[Short web captions]
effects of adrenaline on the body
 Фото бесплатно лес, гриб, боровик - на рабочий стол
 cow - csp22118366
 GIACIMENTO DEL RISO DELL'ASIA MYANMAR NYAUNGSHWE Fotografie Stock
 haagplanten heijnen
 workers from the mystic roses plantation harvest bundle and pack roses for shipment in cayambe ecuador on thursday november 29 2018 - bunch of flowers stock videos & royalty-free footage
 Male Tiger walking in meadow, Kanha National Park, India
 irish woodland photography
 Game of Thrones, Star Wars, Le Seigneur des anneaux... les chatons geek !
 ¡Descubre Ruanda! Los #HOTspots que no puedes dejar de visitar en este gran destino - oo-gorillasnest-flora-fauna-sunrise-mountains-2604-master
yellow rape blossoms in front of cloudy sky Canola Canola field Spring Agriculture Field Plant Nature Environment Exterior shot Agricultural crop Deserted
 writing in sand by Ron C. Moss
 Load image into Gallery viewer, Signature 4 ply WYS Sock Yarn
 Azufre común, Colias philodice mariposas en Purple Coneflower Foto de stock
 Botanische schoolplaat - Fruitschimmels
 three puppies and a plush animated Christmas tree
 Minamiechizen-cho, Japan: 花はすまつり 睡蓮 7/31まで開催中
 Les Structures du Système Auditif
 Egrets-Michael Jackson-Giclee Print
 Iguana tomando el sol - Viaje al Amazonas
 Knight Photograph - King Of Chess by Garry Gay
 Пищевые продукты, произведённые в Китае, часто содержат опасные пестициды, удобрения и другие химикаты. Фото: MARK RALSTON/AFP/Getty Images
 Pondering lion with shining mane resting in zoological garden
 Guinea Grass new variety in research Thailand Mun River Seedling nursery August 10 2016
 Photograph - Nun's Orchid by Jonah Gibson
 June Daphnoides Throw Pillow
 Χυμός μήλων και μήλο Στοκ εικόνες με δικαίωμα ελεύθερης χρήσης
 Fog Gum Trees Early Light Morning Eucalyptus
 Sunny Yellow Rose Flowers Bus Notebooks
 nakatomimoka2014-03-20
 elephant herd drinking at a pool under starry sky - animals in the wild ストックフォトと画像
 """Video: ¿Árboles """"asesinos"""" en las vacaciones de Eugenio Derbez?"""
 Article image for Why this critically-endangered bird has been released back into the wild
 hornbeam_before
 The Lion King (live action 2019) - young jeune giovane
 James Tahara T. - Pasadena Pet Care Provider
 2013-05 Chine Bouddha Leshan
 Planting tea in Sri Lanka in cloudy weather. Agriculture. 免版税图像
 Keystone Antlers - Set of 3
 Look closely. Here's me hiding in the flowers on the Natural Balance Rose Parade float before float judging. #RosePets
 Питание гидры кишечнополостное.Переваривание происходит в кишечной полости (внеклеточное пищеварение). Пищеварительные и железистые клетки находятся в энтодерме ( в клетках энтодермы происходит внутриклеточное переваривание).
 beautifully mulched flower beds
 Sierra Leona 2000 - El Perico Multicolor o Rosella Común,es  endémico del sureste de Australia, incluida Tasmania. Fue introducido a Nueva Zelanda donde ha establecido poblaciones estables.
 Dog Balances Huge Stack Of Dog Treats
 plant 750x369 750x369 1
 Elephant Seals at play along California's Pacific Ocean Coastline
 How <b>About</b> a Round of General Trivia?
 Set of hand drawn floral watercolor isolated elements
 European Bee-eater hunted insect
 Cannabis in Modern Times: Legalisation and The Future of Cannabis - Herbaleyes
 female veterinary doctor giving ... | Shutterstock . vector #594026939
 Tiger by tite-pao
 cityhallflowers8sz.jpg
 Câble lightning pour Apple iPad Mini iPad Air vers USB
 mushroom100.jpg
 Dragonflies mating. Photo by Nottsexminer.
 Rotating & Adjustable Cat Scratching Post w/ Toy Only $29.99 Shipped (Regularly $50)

To do:
As the answer, set down only the lines from the data above between the one holding "Iguana tomando el sol - Viaje al Amazonas" and the one holding "Look closely. Here's", inclusive, exactly as they read.

Response box:
 Iguana tomando el sol - Viaje al Amazonas
 Knight Photograph - King Of Chess by Garry Gay
 Пищевые продукты, произведённые в Китае, часто содержат опасные пестициды, удобрения и другие химикаты. Фото: MARK RALSTON/AFP/Getty Images
 Pondering lion with shining mane resting in zoological garden
 Guinea Grass new variety in research Thailand Mun River Seedling nursery August 10 2016
 Photograph - Nun's Orchid by Jonah Gibson
 June Daphnoides Throw Pillow
 Χυμός μήλων και μήλο Στοκ εικόνες με δικαίωμα ελεύθερης χρήσης
 Fog Gum Trees Early Light Morning Eucalyptus
 Sunny Yellow Rose Flowers Bus Notebooks
 nakatomimoka2014-03-20
 elephant herd drinking at a pool under starry sky - animals in the wild ストックフォトと画像
 """Video: ¿Árboles """"asesinos"""" en las vacaciones de Eugenio Derbez?"""
 Article image for Why this critically-endangered bird has been released back into the wild
 hornbeam_before
 The Lion King (live action 2019) - young jeune giovane
 James Tahara T. - Pasadena Pet Care Provider
 2013-05 Chine Bouddha Leshan
 Planting tea in Sri Lanka in cloudy weather. Agriculture. 免版税图像
 Keystone Antlers - Set of 3
 Look closely. Here's me hiding in the flowers on the Natural Balance Rose Parade float before float judging. #RosePets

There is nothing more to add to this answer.